= Dennis Rivera (labor official) =

American healthcare consultant

Dennis Rivera (born 1950) is an American consultant and former labor official and a "nationally recognized health care leader" who has been speaking about the issues in the United States healthcare system since 1992.

==Early life==
Born in Aibonito, Puerto Rico, Rivera studied in Cayey, Puerto Rico. After graduating from the University of Puerto Rico at Cayey he went on to organize and grow labor unions at hospitals in Puerto Rico and then in 1977 did the same in New York.

==Career==
He is the former chair of the healthcare division of the Service Employees International Union and current Senior Adviser to the President of SEIU.

Since as early as 1992 Rivera has spoken for a national healthcare system. In 1997, Rivera worked with the CEOs of New York hospitals and the governor of New York to improve service provided by New York hospitals.

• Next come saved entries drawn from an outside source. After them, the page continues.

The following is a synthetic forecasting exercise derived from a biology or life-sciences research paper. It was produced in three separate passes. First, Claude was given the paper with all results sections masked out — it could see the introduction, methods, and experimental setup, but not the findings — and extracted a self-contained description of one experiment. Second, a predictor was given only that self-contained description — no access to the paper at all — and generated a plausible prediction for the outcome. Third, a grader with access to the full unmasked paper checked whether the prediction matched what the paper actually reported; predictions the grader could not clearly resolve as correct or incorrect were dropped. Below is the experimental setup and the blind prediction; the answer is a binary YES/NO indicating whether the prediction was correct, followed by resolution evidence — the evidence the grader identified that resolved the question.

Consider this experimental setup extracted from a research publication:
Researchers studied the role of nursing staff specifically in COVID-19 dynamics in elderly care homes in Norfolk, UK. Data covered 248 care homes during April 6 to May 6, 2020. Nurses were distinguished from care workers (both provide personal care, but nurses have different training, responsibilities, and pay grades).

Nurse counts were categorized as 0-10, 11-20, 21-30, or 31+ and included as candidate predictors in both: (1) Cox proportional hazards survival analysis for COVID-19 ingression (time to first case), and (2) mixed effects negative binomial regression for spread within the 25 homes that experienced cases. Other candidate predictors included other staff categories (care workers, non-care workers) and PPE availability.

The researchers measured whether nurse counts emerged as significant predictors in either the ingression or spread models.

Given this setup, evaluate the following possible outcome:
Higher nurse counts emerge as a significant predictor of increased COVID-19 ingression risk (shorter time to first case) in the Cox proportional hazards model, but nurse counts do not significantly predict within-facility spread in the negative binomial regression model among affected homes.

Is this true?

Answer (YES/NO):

Rivera's views on the U.S. healthcare system is that there are structural problems. In 2016, Rivera spoke about the disparity in payments to doctors in Puerto Rico versus payments to doctors in states of the United States under the existing federal statutes. Rivera said that the current system of payments by the U.S. Federal government to the different health care systems in Puerto Rico is causing a crisis in Puerto Rico with doctors leaving the island, among other issues.

A recognized expert on the healthcare system of the United States, Rivera participates in summits with others before congress.

During the COVID-19 pandemic, Rivera was a member of a commission put together by Governor Cuomo to improve telemedicine in New York. At that time, Rivera was also working with Cuomo on fixing the Medicaid payment system.